ATLANTA - Delta Air Lines Inc. and Northwest Airlines Corp., squeezed by record high fuel prices and a slowing economy, are combining in a stock-swap deal that would create the world's biggest carrier. The boards of both companies gave the deal the go-ahead Monday.
The announcement could spur other airline combinations. The most likely scenario that has been talked about is a potential deal between United and Continental airlines.
Under the terms of the Delta transaction, Northwest shareholders will receive 1.25 Delta shares for each Northwest share they own. The exchange ratio represents a premium to Northwest shareholders of 16.8 percent based on Monday's closing stock prices.
That currently values Northwest at almost $3.63 billion based on 277 million Northwest shares that the companies said are outstanding.
Delta said the combined airline, which will be called Delta, will have an enterprise value of $17.7 billion, which includes the combined market values of the two companies and combined net debt. It will be based in Atlanta, and Delta CEO Richard Anderson will head the combined company.
Delta Chairman Daniel Carp will become chairman of the new board of directors and Northwest Chairman Roy Bostock will become vice chairman. Delta President and Chief Financial Officer Ed Bastian will retain his titles.
The new board will be made up of 13 members, seven of whom will come from Delta's board, including Anderson, and five of whom will come from Northwest's board, including Bostock and Doug Steenland, the current Northwest CEO. One director will come from the Air Line Pilots Association, the union that represents pilots from both carriers. Anderson told reporters on a conference call it will be a Delta pilot holding the voting seat.
"We are confident the transaction will go forward and be approved," Steenland said.
There will be an unspecified number of job cuts or transfers through the consolidation of overlapping corporate and administrative functions, Delta said. The two airlines employ more than 80,000 people combined. The company expects no involuntary furloughs of front-line employees and said the existing pension plans for both companies' employees will be protected.
Delta doesn't plan to close any of the two airlines' hubs.
Delta also said that it has agreed with its pilot leadership to extend its existing collective bargaining agreement through the end of 2012. The agreement, which is subject to pilot ratification, will allow the combined company to realize the revenue synergies of the transaction, Delta said. It also provides the Delta pilots a 3.5 percent equity stake in the new company and other enhancements to their current contract.
The agreement does not cover Northwest pilots.
Delta said it will use its best efforts to reach a combined Delta-Northwest pilot agreement, including resolution of pilot seniority integration, prior to the closing of the merger.
U.S.-based non-pilot employees of both companies will get a 4 percent equity stake in the new airline when the deal closes, Delta said.
Northwest pilots and the union representing most of Northwest's ground workers immediately announced they would fight the combination.
Dave Stevens, chairman of the Northwest branch of the Air Line Pilots Association, said in a prepared statement, "The risk to Northwest Airlines and to the Northwest pilot group from letting this merger proceed, as it is now structured, is simply too great."
Northwest didn't consult with the union that represents its baggage handlers, ramp workers and ticket agents, said Joseph Tiberi, a spokesman for the International Association of Machinists and Aerospace Workers.
"If the airline wanted the support of their employees they should have brought us in and discussed it with us earlier," he said.
Lee Moak, head of Delta's pilots union, said Delta hopes cooler heads will prevail.

◆ Material shown ◆
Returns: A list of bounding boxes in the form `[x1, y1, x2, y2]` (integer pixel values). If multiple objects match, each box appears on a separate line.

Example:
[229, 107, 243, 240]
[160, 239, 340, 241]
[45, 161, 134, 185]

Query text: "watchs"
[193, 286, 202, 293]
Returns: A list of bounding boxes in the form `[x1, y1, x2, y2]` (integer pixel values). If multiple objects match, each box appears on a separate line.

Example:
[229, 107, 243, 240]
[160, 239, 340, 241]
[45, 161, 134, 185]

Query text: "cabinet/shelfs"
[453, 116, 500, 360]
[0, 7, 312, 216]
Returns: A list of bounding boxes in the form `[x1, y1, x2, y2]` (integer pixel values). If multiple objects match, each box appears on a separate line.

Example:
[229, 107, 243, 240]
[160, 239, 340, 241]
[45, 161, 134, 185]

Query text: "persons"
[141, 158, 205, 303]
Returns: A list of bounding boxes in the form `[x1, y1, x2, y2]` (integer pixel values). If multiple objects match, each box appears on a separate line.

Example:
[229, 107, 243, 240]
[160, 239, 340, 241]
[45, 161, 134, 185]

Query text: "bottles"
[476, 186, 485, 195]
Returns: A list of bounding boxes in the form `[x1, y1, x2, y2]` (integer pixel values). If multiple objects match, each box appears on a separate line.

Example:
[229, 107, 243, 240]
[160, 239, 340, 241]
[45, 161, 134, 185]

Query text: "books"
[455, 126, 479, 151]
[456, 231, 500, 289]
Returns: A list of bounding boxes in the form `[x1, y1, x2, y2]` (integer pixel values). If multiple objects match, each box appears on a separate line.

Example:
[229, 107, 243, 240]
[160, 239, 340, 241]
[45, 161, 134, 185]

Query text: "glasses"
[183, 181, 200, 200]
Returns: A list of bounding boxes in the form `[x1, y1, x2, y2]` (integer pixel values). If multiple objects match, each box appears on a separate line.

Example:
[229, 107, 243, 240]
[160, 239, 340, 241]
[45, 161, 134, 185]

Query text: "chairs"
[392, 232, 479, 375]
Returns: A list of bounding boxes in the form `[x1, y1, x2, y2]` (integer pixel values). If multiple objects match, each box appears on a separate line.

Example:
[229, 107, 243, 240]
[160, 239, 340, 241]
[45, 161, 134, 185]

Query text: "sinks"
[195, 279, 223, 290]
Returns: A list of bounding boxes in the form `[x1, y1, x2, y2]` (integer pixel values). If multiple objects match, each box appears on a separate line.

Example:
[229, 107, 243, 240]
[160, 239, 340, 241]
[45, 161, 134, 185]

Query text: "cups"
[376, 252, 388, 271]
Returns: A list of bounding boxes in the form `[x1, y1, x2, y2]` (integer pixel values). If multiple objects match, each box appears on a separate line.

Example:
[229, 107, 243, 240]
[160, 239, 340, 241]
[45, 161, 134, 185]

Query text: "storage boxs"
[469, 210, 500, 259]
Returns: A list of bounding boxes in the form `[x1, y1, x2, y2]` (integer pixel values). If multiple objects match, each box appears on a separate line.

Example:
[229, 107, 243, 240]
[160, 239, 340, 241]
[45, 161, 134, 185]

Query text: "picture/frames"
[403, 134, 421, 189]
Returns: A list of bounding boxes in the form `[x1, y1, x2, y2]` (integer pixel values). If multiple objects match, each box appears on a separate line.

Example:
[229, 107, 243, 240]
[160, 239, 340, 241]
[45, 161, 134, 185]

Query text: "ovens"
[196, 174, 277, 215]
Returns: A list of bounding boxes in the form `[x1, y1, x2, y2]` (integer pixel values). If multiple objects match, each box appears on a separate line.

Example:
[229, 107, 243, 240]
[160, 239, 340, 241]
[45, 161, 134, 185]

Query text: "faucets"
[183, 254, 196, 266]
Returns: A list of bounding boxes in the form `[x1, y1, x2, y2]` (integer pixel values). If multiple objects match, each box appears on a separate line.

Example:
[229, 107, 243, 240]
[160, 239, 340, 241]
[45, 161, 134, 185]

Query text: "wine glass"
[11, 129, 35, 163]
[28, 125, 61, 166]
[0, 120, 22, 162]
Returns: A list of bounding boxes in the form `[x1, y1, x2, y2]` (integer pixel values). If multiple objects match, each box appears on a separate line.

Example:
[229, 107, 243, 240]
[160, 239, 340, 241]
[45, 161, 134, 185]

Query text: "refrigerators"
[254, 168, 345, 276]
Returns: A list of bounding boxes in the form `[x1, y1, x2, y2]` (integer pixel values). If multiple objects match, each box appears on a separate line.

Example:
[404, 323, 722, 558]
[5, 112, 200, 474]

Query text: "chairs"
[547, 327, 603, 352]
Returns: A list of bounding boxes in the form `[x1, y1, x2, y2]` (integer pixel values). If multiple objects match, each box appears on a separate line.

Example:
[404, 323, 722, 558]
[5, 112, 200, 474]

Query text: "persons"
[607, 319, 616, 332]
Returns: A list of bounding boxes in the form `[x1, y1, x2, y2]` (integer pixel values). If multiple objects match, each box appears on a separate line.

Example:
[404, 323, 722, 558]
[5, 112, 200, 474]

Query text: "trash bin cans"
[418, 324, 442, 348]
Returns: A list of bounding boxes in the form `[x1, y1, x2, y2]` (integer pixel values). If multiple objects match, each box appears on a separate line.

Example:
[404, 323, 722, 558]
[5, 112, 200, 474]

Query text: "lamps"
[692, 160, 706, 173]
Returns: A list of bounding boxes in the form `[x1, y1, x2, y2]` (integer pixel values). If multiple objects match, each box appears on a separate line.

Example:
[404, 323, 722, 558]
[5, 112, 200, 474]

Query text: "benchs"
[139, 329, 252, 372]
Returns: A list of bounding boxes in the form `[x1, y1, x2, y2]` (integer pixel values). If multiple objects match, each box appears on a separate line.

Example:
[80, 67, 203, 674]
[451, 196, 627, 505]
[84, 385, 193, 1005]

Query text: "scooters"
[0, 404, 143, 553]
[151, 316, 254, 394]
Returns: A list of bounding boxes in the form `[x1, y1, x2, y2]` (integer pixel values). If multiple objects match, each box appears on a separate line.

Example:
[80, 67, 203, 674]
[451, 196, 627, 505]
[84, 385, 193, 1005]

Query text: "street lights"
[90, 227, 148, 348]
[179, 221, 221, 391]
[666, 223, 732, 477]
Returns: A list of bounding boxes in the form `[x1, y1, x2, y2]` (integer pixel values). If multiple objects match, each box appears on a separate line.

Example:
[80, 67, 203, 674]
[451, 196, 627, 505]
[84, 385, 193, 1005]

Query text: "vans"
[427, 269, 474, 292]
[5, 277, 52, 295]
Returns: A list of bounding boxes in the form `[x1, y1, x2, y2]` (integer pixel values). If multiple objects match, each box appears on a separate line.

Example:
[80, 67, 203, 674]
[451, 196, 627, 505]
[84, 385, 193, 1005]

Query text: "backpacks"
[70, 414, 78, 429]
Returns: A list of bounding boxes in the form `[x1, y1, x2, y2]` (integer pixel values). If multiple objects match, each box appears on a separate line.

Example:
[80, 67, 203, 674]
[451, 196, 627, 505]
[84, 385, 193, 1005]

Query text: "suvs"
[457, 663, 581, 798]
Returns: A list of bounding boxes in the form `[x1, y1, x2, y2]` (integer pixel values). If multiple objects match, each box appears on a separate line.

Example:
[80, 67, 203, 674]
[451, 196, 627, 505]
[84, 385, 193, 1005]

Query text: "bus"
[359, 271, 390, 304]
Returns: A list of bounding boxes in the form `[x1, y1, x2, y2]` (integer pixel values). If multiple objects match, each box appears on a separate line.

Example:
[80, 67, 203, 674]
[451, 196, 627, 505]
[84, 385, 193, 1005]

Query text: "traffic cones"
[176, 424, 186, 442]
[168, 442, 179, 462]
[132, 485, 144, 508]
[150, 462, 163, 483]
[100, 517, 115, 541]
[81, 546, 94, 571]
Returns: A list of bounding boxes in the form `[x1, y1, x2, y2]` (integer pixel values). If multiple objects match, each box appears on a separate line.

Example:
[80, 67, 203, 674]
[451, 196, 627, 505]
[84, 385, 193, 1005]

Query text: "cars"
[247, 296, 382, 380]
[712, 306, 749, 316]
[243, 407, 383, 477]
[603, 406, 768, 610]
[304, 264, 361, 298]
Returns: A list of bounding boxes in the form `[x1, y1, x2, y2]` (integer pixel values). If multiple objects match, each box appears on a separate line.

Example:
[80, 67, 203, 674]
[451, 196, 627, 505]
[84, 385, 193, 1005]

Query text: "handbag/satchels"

◆ Objective ◆
In the airline merger article, write out the part that opens with the words "U.S.-based non-pilot employees" and closes with "and Aerospace Workers.", switching "baggage handlers" to "luggage handlers".

◆ Result of the task ◆
U.S.-based non-pilot employees of both companies will get a 4 percent equity stake in the new airline when the deal closes, Delta said.
Northwest pilots and the union representing most of Northwest's ground workers immediately announced they would fight the combination.
Dave Stevens, chairman of the Northwest branch of the Air Line Pilots Association, said in a prepared statement, "The risk to Northwest Airlines and to the Northwest pilot group from letting this merger proceed, as it is now structured, is simply too great."
Northwest didn't consult with the union that represents its luggage handlers, ramp workers and ticket agents, said Joseph Tiberi, a spokesman for the International Association of Machinists and Aerospace Workers.